• **Text excerpt**
↓↓↓
Most soaps and products that clean are quite basic.  Using an alkaline product would raise the pH of the outer layer of your skin, likely disrupting the acid mantle.  Most people’s skin can bounce back from this relatively quickly.  In some instances, such as very sensitive or acne-prone skin, the skin might need some help. When I was pregnant and my skin was especially oily and sensitive, I was very aware of pH.  I tried to use as few alkaline products as I could, keeping most of my products neutral or acidic.

If you find that your skin is sensitive to pH, here’s what I recommend (of course, I am not a dermatologist!):

  • Use a cleanser that has a pH of about 8.  You can also consider using a cleanser that is closer to neutral.
  • Use an acidic toner after cleansing to help restore the acid mantle as quickly as possible.
  • Use a neutral or slightly acidic moisturizer.

If your skin is already irritated and dry from problems with pH, avoid all acidic products until you’ve healed up.  Only use very slightly alkaline and neutral products since acid will almost certainly sting and cause more damage and dryness.

In the end, the term “pH balanced” is just a marketing ploy to get you to buy stuff.  Cosmetic companies just assume that you don’t know what it means and that you’ll just buy what they’re selling because it’s “pH balanced.” Now that you know what it is, though, you can make your own stuff that meets your needs.

How to determine pH

The only way to know the pH of something is to test it out with an indicator.  Indicators are substances that change color depending on the pH of its environment.  There are many indicators but the most convenient one is pH paper.  Find a bunch on Amazon here.  You dip pH paper, or hydrion paper, into what you want to test and match up the color to find the corresponding approximate pH range.  They’re okay as far as accuracy goes, good enough for what we need.  Beware though — don’t use litmus paper.  Litmus paper only tells you if something is an acid or a base but it does not give a precise pH value.

If you’re very serious about pH and want very accurate and precise measurements, think about purchasing  a pH meter.  Good ones aren’t cheap.
↑↑↑
• **Requirement 1**
According to the text on skin pH, what is the only way to know the pH of something?
• **Requirement 2**
Can you update the stretch of the text on skin pH from "If you find" through "closer to neutral.", putting "skin specialist" in place of "dermatologist"?
• **Requirement 3**
Could you write what comes next in the text on skin pH, picking up after its last sentence?
The data after this point is separate from the text on skin pH.

• **Given data**
↓↓↓
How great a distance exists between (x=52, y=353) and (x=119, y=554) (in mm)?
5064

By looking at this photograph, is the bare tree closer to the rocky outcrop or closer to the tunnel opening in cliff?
↑↑↑
• **Right answer 1**
Testing it with an indicator.

• **Right answer 2**
If you find that your skin is sensitive to pH, here’s what I recommend (of course, I am not a skin specialist!):

  • Use a cleanser that has a pH of about 8.  You can also consider using a cleanser that is closer to neutral.

• **Right answer 3**
Reasons to determine pH

When I make soap, pH papers are invaluable because using a soap before it’s ready can cause serious skin irritation, itching, and even burns.  Usually, I’ll put a few drops of water onto the soap, make sure a small amount of soap dissolves, then dip the paper into the very small puddle of water on the bar of soap.  When the pH is between 8 and 10, it’s a usable soap.

Some preservatives are rendered ineffective by pH.  The preservative I usually use, Optiphen, is effective between pH 4 and pH 8.  Lotions and creams I make never go beyond this range so I’m safe.  Check the manufacturer of your favorite preservative to see what the effective pH range is.  Be aware that using preservatives outside the recommended pH range can make them less effective or not work at all.

Ways to lower pH

Most of the time, DIYers want to lower the pH of their products to make them more in line with the pH of the acid mantle.  When adding any of the suggestions listed below, be sure to dilute and add small amounts at a time.  It’s better to add too little and just add more if necessary.  Add a little, test it out.

  • add citric acid — citric acid is commonly used for the sole purpose of lowering pH, not my favorite choice but has some preservative qualities which is nice
  • add vitamin C — vitamin C has some great benefits for skin plus it’s pretty cheap so I prefer using this to lower pH of cleansers and toners
  • add AHA, alpha hydroxy acid — also has good benefits for skin, as I’m sure you’ve seen before.  This is a good choice for older skin and for people who do not spend much time in the sun.  This is also the better choice for creams and lotions, in my opinion.

If you need to raise the pH of your product, sodium hydroxide is usually the choice.  Sometimes you will see sodium hydroxide on an ingredient list.  This is off-putting because sodium hydroxide is lye, with an extremely high pH, and is often used as drain cleaner.  However, it’s usually present just to raise pH.

Final thoughts on pH

pH is important but it’s even more important if your skin is sensitive or prone to breakouts.  I don’t monitor pH very closely because most of my products are close to neutral.  The cleanser I make and use religiously is right around 8, the scrub I prefer is between 4 and 5, and my moisturizer/oil blend is basically neutral.  My skin bounces back quickly from small changes to the acid mantle but if I switch to soap, with a pH of 9 or 10, my skin will inevitably break out.  If you find yourself breaking out a lot or having a lot of redness and irritation, consider lowering the pH of the products you use.

I plan on incorporating an acidic toner into my regimen so keep your eyes open for that recipe coming soon.

This post is pinned to my Homemade Skincare board.  Check it out.  There’s some good stuff pinned there and I’ll be pinning more.

Questions?  Comments?  Email  I always answer and sometimes I post Q&A here on the blog.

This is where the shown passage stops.